** Dataset entries **
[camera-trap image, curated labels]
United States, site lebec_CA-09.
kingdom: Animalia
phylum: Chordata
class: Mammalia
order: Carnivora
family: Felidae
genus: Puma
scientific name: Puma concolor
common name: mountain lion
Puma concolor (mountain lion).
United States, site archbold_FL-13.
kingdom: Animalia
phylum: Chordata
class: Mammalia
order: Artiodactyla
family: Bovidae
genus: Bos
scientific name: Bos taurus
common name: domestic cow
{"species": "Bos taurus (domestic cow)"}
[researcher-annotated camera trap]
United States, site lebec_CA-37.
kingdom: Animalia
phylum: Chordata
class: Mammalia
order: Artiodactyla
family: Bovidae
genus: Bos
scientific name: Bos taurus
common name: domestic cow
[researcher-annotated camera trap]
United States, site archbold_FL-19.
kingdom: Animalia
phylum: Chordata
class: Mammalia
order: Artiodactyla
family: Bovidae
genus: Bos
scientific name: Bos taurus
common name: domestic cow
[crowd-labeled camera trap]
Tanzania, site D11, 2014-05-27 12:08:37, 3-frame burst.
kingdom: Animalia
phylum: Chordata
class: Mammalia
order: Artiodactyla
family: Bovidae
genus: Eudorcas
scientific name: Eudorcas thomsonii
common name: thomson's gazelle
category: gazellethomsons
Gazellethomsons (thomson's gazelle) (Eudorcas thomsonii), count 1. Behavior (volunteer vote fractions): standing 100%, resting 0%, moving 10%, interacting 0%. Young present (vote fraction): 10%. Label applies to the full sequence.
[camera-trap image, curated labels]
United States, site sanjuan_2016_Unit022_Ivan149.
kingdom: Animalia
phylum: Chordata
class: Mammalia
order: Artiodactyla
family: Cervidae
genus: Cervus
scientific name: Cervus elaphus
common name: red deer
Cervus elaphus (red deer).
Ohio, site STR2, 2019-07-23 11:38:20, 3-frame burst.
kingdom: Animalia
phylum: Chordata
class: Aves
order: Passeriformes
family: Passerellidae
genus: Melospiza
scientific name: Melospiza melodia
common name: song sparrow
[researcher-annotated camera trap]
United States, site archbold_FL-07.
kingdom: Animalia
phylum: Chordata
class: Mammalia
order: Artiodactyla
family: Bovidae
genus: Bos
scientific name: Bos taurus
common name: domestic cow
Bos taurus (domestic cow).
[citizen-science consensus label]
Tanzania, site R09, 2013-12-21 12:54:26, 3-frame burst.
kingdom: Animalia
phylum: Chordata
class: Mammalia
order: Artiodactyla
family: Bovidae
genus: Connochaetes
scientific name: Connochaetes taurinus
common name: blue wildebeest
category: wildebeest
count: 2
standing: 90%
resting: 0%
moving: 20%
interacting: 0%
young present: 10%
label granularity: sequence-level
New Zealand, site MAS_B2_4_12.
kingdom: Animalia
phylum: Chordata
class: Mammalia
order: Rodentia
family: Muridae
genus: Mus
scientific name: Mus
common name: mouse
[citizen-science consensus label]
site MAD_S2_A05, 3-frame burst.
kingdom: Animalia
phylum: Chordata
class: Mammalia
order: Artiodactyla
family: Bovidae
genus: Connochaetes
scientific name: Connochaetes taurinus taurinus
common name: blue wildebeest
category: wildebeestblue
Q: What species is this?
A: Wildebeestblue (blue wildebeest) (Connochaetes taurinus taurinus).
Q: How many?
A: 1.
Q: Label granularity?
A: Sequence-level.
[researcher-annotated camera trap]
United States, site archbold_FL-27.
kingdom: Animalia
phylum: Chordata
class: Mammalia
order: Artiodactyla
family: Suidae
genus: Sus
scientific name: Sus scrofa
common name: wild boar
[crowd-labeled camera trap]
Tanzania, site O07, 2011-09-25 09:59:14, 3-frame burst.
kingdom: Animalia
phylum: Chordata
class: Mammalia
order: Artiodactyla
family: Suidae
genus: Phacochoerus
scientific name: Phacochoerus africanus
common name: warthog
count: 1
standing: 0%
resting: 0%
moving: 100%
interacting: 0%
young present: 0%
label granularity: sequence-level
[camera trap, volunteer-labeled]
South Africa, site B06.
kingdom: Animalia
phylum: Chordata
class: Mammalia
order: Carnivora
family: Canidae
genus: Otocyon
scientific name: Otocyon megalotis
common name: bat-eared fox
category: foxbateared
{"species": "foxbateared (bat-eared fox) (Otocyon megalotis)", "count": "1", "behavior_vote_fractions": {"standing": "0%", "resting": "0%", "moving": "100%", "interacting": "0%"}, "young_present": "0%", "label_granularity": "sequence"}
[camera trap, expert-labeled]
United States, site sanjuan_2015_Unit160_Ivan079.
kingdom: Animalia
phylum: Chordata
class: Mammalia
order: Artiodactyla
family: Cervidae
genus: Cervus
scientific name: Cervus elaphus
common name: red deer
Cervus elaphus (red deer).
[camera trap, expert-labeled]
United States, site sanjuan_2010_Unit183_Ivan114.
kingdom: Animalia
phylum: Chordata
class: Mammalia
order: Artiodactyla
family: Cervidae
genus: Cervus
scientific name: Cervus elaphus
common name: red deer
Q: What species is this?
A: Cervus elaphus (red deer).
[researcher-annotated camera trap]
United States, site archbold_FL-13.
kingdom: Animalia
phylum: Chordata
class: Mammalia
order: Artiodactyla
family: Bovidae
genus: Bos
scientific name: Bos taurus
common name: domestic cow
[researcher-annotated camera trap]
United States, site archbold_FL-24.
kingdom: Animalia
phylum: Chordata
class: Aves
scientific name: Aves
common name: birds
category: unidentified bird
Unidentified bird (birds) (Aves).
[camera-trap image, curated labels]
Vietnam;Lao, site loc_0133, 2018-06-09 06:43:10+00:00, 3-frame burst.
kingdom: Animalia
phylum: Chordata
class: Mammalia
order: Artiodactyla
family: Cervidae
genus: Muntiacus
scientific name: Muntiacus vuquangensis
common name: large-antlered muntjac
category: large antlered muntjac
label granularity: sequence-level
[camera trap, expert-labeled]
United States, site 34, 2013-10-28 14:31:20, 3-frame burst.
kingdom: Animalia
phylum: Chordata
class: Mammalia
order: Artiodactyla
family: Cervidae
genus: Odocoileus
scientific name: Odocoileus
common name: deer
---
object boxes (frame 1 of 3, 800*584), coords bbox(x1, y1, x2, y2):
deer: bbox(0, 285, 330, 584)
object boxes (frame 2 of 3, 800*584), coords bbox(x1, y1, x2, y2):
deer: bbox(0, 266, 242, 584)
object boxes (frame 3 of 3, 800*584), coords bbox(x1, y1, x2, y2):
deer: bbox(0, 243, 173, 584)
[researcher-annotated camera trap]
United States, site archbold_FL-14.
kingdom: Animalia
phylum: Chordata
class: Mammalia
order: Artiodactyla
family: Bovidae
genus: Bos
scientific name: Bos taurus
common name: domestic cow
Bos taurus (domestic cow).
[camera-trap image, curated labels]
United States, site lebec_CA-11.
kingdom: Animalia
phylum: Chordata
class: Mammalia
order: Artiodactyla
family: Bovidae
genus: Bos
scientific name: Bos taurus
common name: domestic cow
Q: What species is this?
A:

** What the exercise asks **
Copy each record from above exactly, and include every line.

** Solution for this problem **
[camera-trap image, curated labels]
United States, site lebec_CA-09.
kingdom: Animalia
phylum: Chordata
class: Mammalia
order: Carnivora
family: Felidae
genus: Puma
scientific name: Puma concolor
common name: mountain lion
Puma concolor (mountain lion).
United States, site archbold_FL-13.
kingdom: Animalia
phylum: Chordata
class: Mammalia
order: Artiodactyla
family: Bovidae
genus: Bos
scientific name: Bos taurus
common name: domestic cow
{"species": "Bos taurus (domestic cow)"}
[researcher-annotated camera trap]
United States, site lebec_CA-37.
kingdom: Animalia
phylum: Chordata
class: Mammalia
order: Artiodactyla
family: Bovidae
genus: Bos
scientific name: Bos taurus
common name: domestic cow
[researcher-annotated camera trap]
United States, site archbold_FL-19.
kingdom: Animalia
phylum: Chordata
class: Mammalia
order: Artiodactyla
family: Bovidae
genus: Bos
scientific name: Bos taurus
common name: domestic cow
[crowd-labeled camera trap]
Tanzania, site D11, 2014-05-27 12:08:37, 3-frame burst.
kingdom: Animalia
phylum: Chordata
class: Mammalia
order: Artiodactyla
family: Bovidae
genus: Eudorcas
scientific name: Eudorcas thomsonii
common name: thomson's gazelle
category: gazellethomsons
Gazellethomsons (thomson's gazelle) (Eudorcas thomsonii), count 1. Behavior (volunteer vote fractions): standing 100%, resting 0%, moving 10%, interacting 0%. Young present (vote fraction): 10%. Label applies to the full sequence.
[camera-trap image, curated labels]
United States, site sanjuan_2016_Unit022_Ivan149.
kingdom: Animalia
phylum: Chordata
class: Mammalia
order: Artiodactyla
family: Cervidae
genus: Cervus
scientific name: Cervus elaphus
common name: red deer
Cervus elaphus (red deer).
Ohio, site STR2, 2019-07-23 11:38:20, 3-frame burst.
kingdom: Animalia
phylum: Chordata
class: Aves
order: Passeriformes
family: Passerellidae
genus: Melospiza
scientific name: Melospiza melodia
common name: song sparrow
[researcher-annotated camera trap]
United States, site archbold_FL-07.
kingdom: Animalia
phylum: Chordata
class: Mammalia
order: Artiodactyla
family: Bovidae
genus: Bos
scientific name: Bos taurus
common name: domestic cow
Bos taurus (domestic cow).
[citizen-science consensus label]
Tanzania, site R09, 2013-12-21 12:54:26, 3-frame burst.
kingdom: Animalia
phylum: Chordata
class: Mammalia
order: Artiodactyla
family: Bovidae
genus: Connochaetes
scientific name: Connochaetes taurinus
common name: blue wildebeest
category: wildebeest
count: 2
standing: 90%
resting: 0%
moving: 20%
interacting: 0%
young present: 10%
label granularity: sequence-level
New Zealand, site MAS_B2_4_12.
kingdom: Animalia
phylum: Chordata
class: Mammalia
order: Rodentia
family: Muridae
genus: Mus
scientific name: Mus
common name: mouse
[citizen-science consensus label]
site MAD_S2_A05, 3-frame burst.
kingdom: Animalia
phylum: Chordata
class: Mammalia
order: Artiodactyla
family: Bovidae
genus: Connochaetes
scientific name: Connochaetes taurinus taurinus
common name: blue wildebeest
category: wildebeestblue
Q: What species is this?
A: Wildebeestblue (blue wildebeest) (Connochaetes taurinus taurinus).
Q: How many?
A: 1.
Q: Label granularity?
A: Sequence-level.
[researcher-annotated camera trap]
United States, site archbold_FL-27.
kingdom: Animalia
phylum: Chordata
class: Mammalia
order: Artiodactyla
family: Suidae
genus: Sus
scientific name: Sus scrofa
common name: wild boar
[crowd-labeled camera trap]
Tanzania, site O07, 2011-09-25 09:59:14, 3-frame burst.
kingdom: Animalia
phylum: Chordata
class: Mammalia
order: Artiodactyla
family: Suidae
genus: Phacochoerus
scientific name: Phacochoerus africanus
common name: warthog
count: 1
standing: 0%
resting: 0%
moving: 100%
interacting: 0%
young present: 0%
label granularity: sequence-level
[camera trap, volunteer-labeled]
South Africa, site B06.
kingdom: Animalia
phylum: Chordata
class: Mammalia
order: Carnivora
family: Canidae
genus: Otocyon
scientific name: Otocyon megalotis
common name: bat-eared fox
category: foxbateared
{"species": "foxbateared (bat-eared fox) (Otocyon megalotis)", "count": "1", "behavior_vote_fractions": {"standing": "0%", "resting": "0%", "moving": "100%", "interacting": "0%"}, "young_present": "0%", "label_granularity": "sequence"}
[camera trap, expert-labeled]
United States, site sanjuan_2015_Unit160_Ivan079.
kingdom: Animalia
phylum: Chordata
class: Mammalia
order: Artiodactyla
family: Cervidae
genus: Cervus
scientific name: Cervus elaphus
common name: red deer
Cervus elaphus (red deer).
[camera trap, expert-labeled]
United States, site sanjuan_2010_Unit183_Ivan114.
kingdom: Animalia
phylum: Chordata
class: Mammalia
order: Artiodactyla
family: Cervidae
genus: Cervus
scientific name: Cervus elaphus
common name: red deer
Q: What species is this?
A: Cervus elaphus (red deer).
[researcher-annotated camera trap]
United States, site archbold_FL-13.
kingdom: Animalia
phylum: Chordata
class: Mammalia
order: Artiodactyla
family: Bovidae
genus: Bos
scientific name: Bos taurus
common name: domestic cow
[researcher-annotated camera trap]
United States, site archbold_FL-24.
kingdom: Animalia
phylum: Chordata
class: Aves
scientific name: Aves
common name: birds
category: unidentified bird
Unidentified bird (birds) (Aves).
[camera-trap image, curated labels]
Vietnam;Lao, site loc_0133, 2018-06-09 06:43:10+00:00, 3-frame burst.
kingdom: Animalia
phylum: Chordata
class: Mammalia
order: Artiodactyla
family: Cervidae
genus: Muntiacus
scientific name: Muntiacus vuquangensis
common name: large-antlered muntjac
category: large antlered muntjac
label granularity: sequence-level
[camera trap, expert-labeled]
United States, site 34, 2013-10-28 14:31:20, 3-frame burst.
kingdom: Animalia
phylum: Chordata
class: Mammalia
order: Artiodactyla
family: Cervidae
genus: Odocoileus
scientific name: Odocoileus
common name: deer
---
object boxes (frame 1 of 3, 800*584), coords bbox(x1, y1, x2, y2):
deer: bbox(0, 285, 330, 584)
object boxes (frame 2 of 3, 800*584), coords bbox(x1, y1, x2, y2):
deer: bbox(0, 266, 242, 584)
object boxes (frame 3 of 3, 800*584), coords bbox(x1, y1, x2, y2):
deer: bbox(0, 243, 173, 584)
[researcher-annotated camera trap]
United States, site archbold_FL-14.
kingdom: Animalia
phylum: Chordata
class: Mammalia
order: Artiodactyla
family: Bovidae
genus: Bos
scientific name: Bos taurus
common name: domestic cow
Bos taurus (domestic cow).
[camera-trap image, curated labels]
United States, site lebec_CA-11.
kingdom: Animalia
phylum: Chordata
class: Mammalia
order: Artiodactyla
family: Bovidae
genus: Bos
scientific name: Bos taurus
common name: domestic cow
Q: What species is this?
A:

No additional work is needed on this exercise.